> **SUPPLIED PASSAGE**:
***

This Week: Full of Turkey and Gamma? Earnings from Zoom, Best Buy, Baidu, Autodesk and more.


Market View

Last Week – Relatively Quiet, Now What?

SPY fell 0.6% last week, its least volatile weekly move in some time. Not only was the close for the week well inside what options were pricing but the range of trading for the week was much more muted than what has been typical over the past month and a half with about a 1.8% move lower the extreme of the weekly range. Implied volatility was more or less unchanged on the week. The VIX sits around 23.

This Week – Will Traders Get Full of Turkey and Gamma?

SPY options are pricing about a 1.5% move for the upcoming holiday-shortened week, that move is down significantly from what options were pricing over the past few weeks.

File this under a “way too early to know” category, but one thing traders should be aware of is that falling implied volatility can be a self-fulfilling prophecy on realized (actual) market volatility The TLDR version is that it can load the market with gamma that may act as a governor on market moves as there are deltas to be bought lower and deltas to be sold higher.

The deeper dive version is this. Following an extended period of High IV (like we just saw), a lot of options are bought at higher premium levels. In fact, if you had been buying options the past month and half, you were buying historically high IV, but you also happened to be buying options that were underpriced vs how the market was moving day to day and week to week.

Part of that movement in the markets can be attributed to a really loaded news cycle. We had inflation data, FOMC, Earnings, an election, and more. But all those buyers of calls and puts were also affecting actual market volatility as all that short gamma (residing with market makers and institutions that had sold those calls and puts) can supercharge moves in the market (and individual stocks).

Here’s an example. A $100 stock is about to report earnings, options are pricing about a 10% move. A lot of investors get worried about losing 10% overnight and go out to buy puts, especially piling into the 90 put. The company misses on earnings, the stock is lower by about 10% but there’s a lot of short gamma around that 90 line and market makers need to sell a bunch of stock lower to remain delta neutral. They push the stock even lower, below the strike, and beyond the move the market was expecting. That causes a chain reaction among longs in the stock who start to panic because they don’t know how low the stock can go. That selling pushes the stock even lower, creating even more long deltas that market makers need to sell, etc etc.

Now let’s look at the flipside. Following an extended period of time with the VIX near 30, it is now in the low 20’s. Since IV just spent so much time historically high for so long, the average cost that someone has bought options over the past few months is quite high. They are clearly now selling those options, as they don’t want to be stuck holding a bunch of options at super high IV (they don’t even need to think of it that sophisticatedly, they just see that their options lose value each day and want out). So they have begun to sell those options. And the market makers who are short IV near 30 are happy to buy it back near 20. That’s how they make a significant portion of their money. However, a 23 VIX isn’t even that low, it just seems low compared to where we just were. 19 is actually the historical mean, and the VIX has been known to get as low as the low teens.

***

> **Records from a data collection**:
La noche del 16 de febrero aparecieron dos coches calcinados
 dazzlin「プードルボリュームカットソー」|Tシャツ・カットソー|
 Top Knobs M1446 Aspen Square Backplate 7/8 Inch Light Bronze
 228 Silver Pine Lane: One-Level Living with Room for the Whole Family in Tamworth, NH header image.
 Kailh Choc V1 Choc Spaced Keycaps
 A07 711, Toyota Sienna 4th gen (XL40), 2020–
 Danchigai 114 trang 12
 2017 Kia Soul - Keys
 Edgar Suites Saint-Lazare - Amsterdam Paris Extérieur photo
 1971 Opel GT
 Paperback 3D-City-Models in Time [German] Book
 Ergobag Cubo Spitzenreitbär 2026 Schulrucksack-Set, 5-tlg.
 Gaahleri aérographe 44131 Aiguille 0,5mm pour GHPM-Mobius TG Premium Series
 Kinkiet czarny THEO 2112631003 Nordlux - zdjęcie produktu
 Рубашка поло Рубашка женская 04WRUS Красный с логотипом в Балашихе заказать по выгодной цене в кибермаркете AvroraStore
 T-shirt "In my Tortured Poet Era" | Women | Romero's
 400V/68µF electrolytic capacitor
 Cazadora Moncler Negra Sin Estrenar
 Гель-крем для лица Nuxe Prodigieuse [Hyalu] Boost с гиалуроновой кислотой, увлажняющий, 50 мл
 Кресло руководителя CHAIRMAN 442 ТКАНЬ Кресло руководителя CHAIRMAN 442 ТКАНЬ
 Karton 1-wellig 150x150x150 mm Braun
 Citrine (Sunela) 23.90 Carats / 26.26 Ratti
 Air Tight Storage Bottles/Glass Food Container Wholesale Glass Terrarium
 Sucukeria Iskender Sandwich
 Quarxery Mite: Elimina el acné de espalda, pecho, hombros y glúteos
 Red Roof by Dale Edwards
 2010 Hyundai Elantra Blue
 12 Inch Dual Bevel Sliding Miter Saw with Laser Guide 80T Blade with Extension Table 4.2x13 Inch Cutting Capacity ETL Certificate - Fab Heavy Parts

***

> **EXERCISE DETAILS**: Name each company that the market commentary's headline lists as reporting earnings this week.

> **RESULT**: Zoom, Best Buy, Baidu, Autodesk